[BEGIN]
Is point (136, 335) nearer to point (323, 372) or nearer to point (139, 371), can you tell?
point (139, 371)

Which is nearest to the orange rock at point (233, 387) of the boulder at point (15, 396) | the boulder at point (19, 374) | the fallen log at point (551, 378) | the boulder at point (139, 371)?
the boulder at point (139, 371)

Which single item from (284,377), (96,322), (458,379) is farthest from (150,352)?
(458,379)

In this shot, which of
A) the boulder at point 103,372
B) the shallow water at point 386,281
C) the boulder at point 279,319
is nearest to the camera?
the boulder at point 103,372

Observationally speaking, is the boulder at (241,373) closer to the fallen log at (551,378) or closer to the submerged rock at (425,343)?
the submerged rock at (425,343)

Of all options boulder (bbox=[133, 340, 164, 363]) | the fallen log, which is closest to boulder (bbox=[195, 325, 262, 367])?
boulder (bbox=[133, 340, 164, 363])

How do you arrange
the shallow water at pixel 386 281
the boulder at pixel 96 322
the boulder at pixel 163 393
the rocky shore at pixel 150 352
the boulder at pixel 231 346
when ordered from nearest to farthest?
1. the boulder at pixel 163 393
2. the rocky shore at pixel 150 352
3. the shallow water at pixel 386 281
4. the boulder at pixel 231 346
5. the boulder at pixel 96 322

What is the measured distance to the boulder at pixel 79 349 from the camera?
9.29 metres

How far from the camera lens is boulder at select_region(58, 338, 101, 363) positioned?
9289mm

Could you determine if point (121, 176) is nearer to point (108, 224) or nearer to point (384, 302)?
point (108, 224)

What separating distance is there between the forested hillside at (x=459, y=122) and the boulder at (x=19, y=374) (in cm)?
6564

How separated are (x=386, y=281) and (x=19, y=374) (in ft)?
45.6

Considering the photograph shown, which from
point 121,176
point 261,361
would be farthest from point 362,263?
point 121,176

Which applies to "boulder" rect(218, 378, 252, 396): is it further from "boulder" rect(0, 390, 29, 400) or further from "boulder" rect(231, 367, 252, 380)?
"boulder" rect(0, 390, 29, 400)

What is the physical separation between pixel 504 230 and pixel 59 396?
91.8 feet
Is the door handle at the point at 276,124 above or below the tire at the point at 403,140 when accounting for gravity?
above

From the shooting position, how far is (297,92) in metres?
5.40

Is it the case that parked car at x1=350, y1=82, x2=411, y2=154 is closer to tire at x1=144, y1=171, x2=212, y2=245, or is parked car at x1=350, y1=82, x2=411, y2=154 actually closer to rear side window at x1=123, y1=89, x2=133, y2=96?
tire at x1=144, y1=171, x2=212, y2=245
[END]
▸ AIM OF THE TASK
Update the records above so that every "fallen log" becomes "fallen tree", and leave everything else unchanged.

▸ ANSWER TO THE PROBLEM
Is point (136, 335) nearer to point (323, 372) or nearer to point (139, 371), can you tell?
point (139, 371)

Which is nearest to the orange rock at point (233, 387) of the boulder at point (15, 396) | the boulder at point (19, 374) | the fallen tree at point (551, 378) | the boulder at point (139, 371)?
the boulder at point (139, 371)

Which single item from (284,377), (96,322), (458,379) is farthest from (150,352)?
(458,379)

In this shot, which of
A) the boulder at point 103,372
B) the shallow water at point 386,281
C) the boulder at point 279,319
is nearest to the camera?
the boulder at point 103,372

Observationally speaking, is the boulder at (241,373) closer to the fallen tree at (551,378) or closer to the submerged rock at (425,343)?
the submerged rock at (425,343)

Of all options boulder (bbox=[133, 340, 164, 363]) | the fallen tree, which is closest to boulder (bbox=[195, 325, 262, 367])?
boulder (bbox=[133, 340, 164, 363])

How do you arrange
the shallow water at pixel 386 281
the boulder at pixel 96 322
the boulder at pixel 163 393
the rocky shore at pixel 150 352
the boulder at pixel 231 346
when ordered from nearest to farthest?
1. the boulder at pixel 163 393
2. the rocky shore at pixel 150 352
3. the shallow water at pixel 386 281
4. the boulder at pixel 231 346
5. the boulder at pixel 96 322

What is the measured distance to the boulder at pixel 79 349 from the camera?
9.29 metres

How far from the camera lens is boulder at select_region(58, 338, 101, 363) positioned?
9289mm

Could you determine if point (121, 176) is nearer to point (108, 224) or nearer to point (384, 302)?
point (108, 224)

What separating distance is there between the forested hillside at (x=459, y=122) and the boulder at (x=19, y=374) (in cm)?
6564

How separated are (x=386, y=281) and (x=19, y=374) (in ft)?
45.6

Considering the photograph shown, which from
point 121,176
point 261,361
would be farthest from point 362,263?
point 121,176

Which applies to "boulder" rect(218, 378, 252, 396): is it further from "boulder" rect(0, 390, 29, 400) or further from "boulder" rect(231, 367, 252, 380)?
"boulder" rect(0, 390, 29, 400)

What is the physical separation between pixel 504 230 and pixel 59 396?
91.8 feet
Is the door handle at the point at 276,124 above or below the tire at the point at 403,140 when accounting for gravity?
above

From the shooting position, how far is (297,92) in metres?
5.40

Is it the case that parked car at x1=350, y1=82, x2=411, y2=154 is closer to tire at x1=144, y1=171, x2=212, y2=245, or is parked car at x1=350, y1=82, x2=411, y2=154 actually closer to rear side window at x1=123, y1=89, x2=133, y2=96?
tire at x1=144, y1=171, x2=212, y2=245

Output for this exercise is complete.